In a hospital in nearby Kaiserslautern, the mother of a young child screams and faints when she realizes the boy's face has been burned away.At an emergency burn center near Mannheim, a mother weeps quietly and says, "It would be better if our daughter does not survive."

These are scenes from the aftermath of the Ramstein air show a week ago, when three Italian jets collided during a stunt and one crashed into a huge crowd of spectators and exploded.

Fifty-one people died, 15 remain unaccounted for and more than 160 are hospitalized.

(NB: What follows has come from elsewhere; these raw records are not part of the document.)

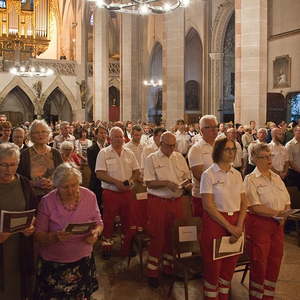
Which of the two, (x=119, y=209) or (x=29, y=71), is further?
(x=29, y=71)

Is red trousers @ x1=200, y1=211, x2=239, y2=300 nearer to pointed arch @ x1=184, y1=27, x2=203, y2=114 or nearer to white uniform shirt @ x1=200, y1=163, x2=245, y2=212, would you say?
white uniform shirt @ x1=200, y1=163, x2=245, y2=212

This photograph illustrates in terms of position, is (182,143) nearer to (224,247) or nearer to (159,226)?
(159,226)

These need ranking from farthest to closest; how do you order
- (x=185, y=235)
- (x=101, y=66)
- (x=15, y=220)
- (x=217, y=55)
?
(x=101, y=66)
(x=217, y=55)
(x=185, y=235)
(x=15, y=220)

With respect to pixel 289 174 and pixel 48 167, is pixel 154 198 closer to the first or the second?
pixel 48 167

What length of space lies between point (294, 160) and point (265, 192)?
3517 millimetres

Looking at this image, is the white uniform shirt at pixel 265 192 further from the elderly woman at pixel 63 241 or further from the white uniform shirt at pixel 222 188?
the elderly woman at pixel 63 241

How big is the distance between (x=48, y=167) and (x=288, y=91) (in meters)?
13.6

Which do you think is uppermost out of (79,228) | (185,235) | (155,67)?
(155,67)

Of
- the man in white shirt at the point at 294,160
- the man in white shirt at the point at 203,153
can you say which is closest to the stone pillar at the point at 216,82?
the man in white shirt at the point at 294,160

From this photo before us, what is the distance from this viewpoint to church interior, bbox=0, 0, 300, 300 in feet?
21.6

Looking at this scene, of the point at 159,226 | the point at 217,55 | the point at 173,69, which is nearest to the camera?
the point at 159,226

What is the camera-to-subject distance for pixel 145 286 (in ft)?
15.8

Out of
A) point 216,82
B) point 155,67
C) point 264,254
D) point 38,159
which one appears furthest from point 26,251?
point 155,67

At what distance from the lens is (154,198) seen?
4.88 m
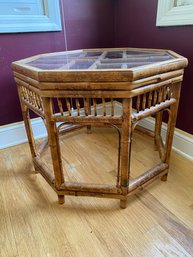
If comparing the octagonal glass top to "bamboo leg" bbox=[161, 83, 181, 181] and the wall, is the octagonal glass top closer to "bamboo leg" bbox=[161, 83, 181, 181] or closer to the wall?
"bamboo leg" bbox=[161, 83, 181, 181]

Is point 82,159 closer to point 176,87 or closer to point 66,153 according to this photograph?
point 66,153

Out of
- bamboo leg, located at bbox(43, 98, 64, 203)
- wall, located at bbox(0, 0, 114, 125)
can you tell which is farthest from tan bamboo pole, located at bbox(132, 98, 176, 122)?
wall, located at bbox(0, 0, 114, 125)

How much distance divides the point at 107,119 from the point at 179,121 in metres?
0.72

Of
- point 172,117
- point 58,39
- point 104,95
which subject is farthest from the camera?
point 58,39

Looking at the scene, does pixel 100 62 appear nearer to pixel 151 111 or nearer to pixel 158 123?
pixel 151 111

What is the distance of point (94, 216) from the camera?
920 mm

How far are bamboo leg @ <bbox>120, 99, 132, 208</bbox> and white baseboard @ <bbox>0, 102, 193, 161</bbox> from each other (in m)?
0.58

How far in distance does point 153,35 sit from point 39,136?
42.5 inches

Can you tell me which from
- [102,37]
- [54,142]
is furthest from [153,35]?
[54,142]

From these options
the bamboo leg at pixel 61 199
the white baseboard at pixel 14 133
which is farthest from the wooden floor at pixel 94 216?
the white baseboard at pixel 14 133

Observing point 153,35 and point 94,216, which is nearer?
point 94,216

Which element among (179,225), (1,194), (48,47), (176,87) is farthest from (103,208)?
(48,47)

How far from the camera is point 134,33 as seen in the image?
1.45 metres

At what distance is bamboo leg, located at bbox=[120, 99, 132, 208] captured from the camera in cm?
73
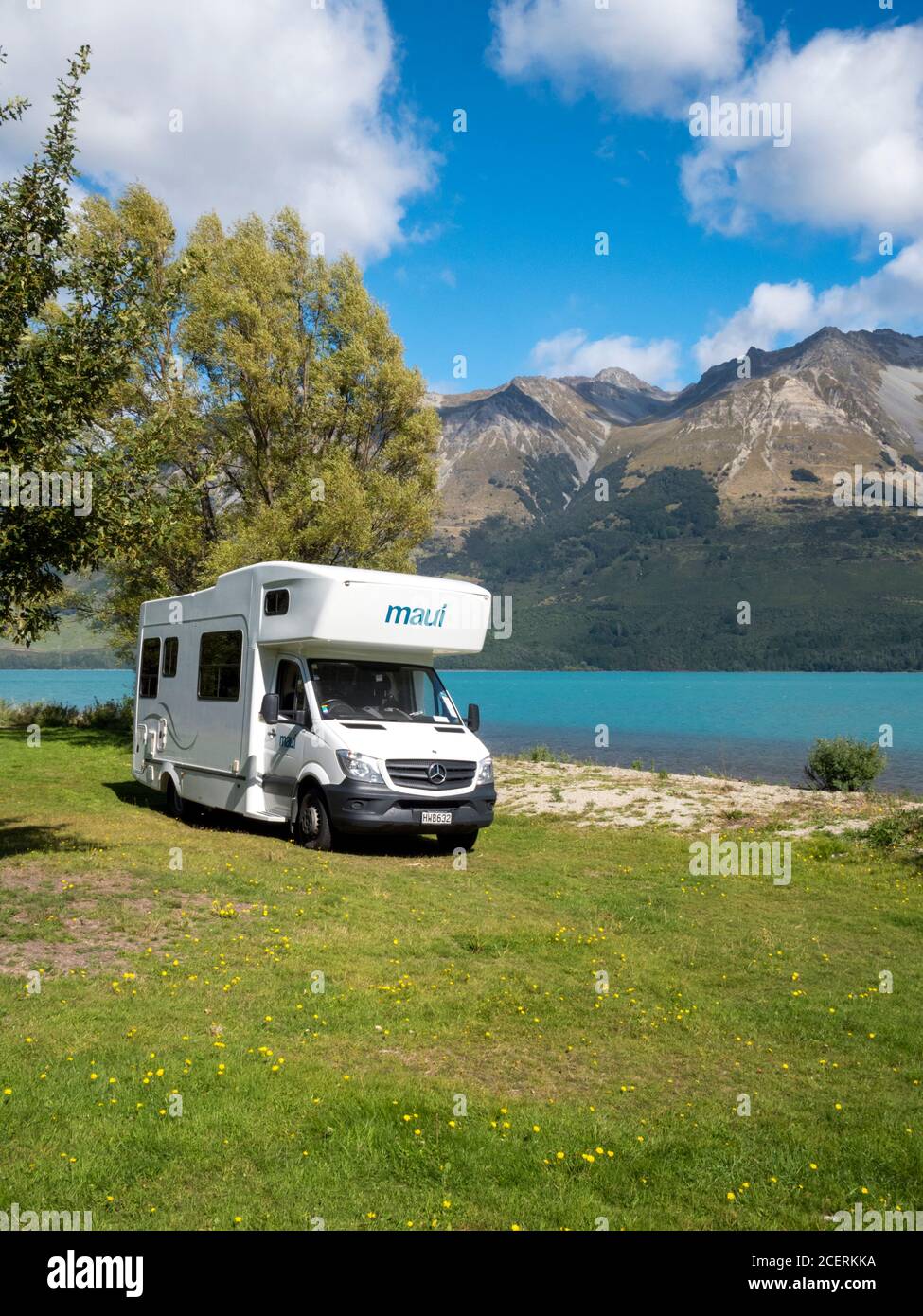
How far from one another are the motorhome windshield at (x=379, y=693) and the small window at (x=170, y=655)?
5.26m

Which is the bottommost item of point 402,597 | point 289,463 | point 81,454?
point 402,597

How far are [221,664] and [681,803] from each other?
1057 cm

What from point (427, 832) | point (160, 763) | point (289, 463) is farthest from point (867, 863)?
point (289, 463)

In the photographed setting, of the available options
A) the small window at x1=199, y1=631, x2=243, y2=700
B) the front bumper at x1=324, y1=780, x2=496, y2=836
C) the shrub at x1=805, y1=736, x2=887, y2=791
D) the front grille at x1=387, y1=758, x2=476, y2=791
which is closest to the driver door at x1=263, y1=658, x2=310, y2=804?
the small window at x1=199, y1=631, x2=243, y2=700

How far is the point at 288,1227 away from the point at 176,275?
35.4 ft

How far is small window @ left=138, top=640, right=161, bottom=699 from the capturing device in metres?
21.0

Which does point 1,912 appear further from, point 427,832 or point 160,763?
point 160,763

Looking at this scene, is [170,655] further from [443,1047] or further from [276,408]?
[443,1047]

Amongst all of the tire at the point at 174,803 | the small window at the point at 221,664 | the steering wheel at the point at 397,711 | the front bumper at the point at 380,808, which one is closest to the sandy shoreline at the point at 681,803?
the steering wheel at the point at 397,711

Flags flew at half staff all over West Germany Saturday, and 1,500 mourners attended a memorial service in Ramstein. The service in the wreath-filled Church of St. Nicholas was broadcast live on national television and attended by senior West German and Italian government ministers.

The service was led by the Catholic Bishop of Speyer, Anton Schlembach, and the president of the Protestant church in the Palatinate, Werner Schramm.

"We are going to learn from these events to make sure that such a tragedy never happens again," U.S. Ambassador Richard Burt said.

Within an hour after last Sunday's crash, volunteers set up a casualty information center in the base theater to help locate the missing.

"People were crying and in a panic," recalled Airman Stoney Glover, a volunteer who was working at the center shortly after the disaster.

"They were shaking and looking desperately to find their relatives," Glover said. A few hours after the crash, "one woman just wandered through the hall in a daze, calling out the name of a missing relative," he said.

About 300,000 people attended the show and watched in horror as three Italian jets collided during a high-speed stunt, sending one flaming aircraft plunging into the crowd.

Hundreds of spectators rushed to the information center immediately after the crash, Glover said.

"By then the area at the crash site had been sealed off," Glover said. "They had no where else to turn to."

Glover, of Orlando, Fla., said after word of the accident spread, the center was flooded with calls from worried relatives in the United States.

"People were calling in hysterics, trying to find out the whereabouts of sons or daughters stationed here," Glover said.

As volunteers at the center worked frantically to reunite families and friends, relatives of the severely injured faced grim emergency ward scenes.

"Relatives who arrived after the accident were confronted with sights that no one can prepare for," said Werner Overbeck, head of surgery at Kaiserslautern City Hospital, where 98 victims were treated.

"Many patients had suffered burns that made them unrecognizable," Overbeck said.

One young mother, after visiting her daughter at the burn unit in a hospital near Mannheim said: "It is difficult for parents to say, but it would be better if our daughter does not survive."

Two Americans were among the dead. Most of the dead and hundreds who were injured at the air show were West Germans.

Alfred Witt of Trier found out Friday his 16-year-old son Mario was dead after discovering the boy's housekey among long rows of items found on the bodies of victims who had been so mutilated they could not be identified, the Bild newspaper reported.

Overbeck and other specialists said many of the most severely burned probably will die of complications over the weeks to come.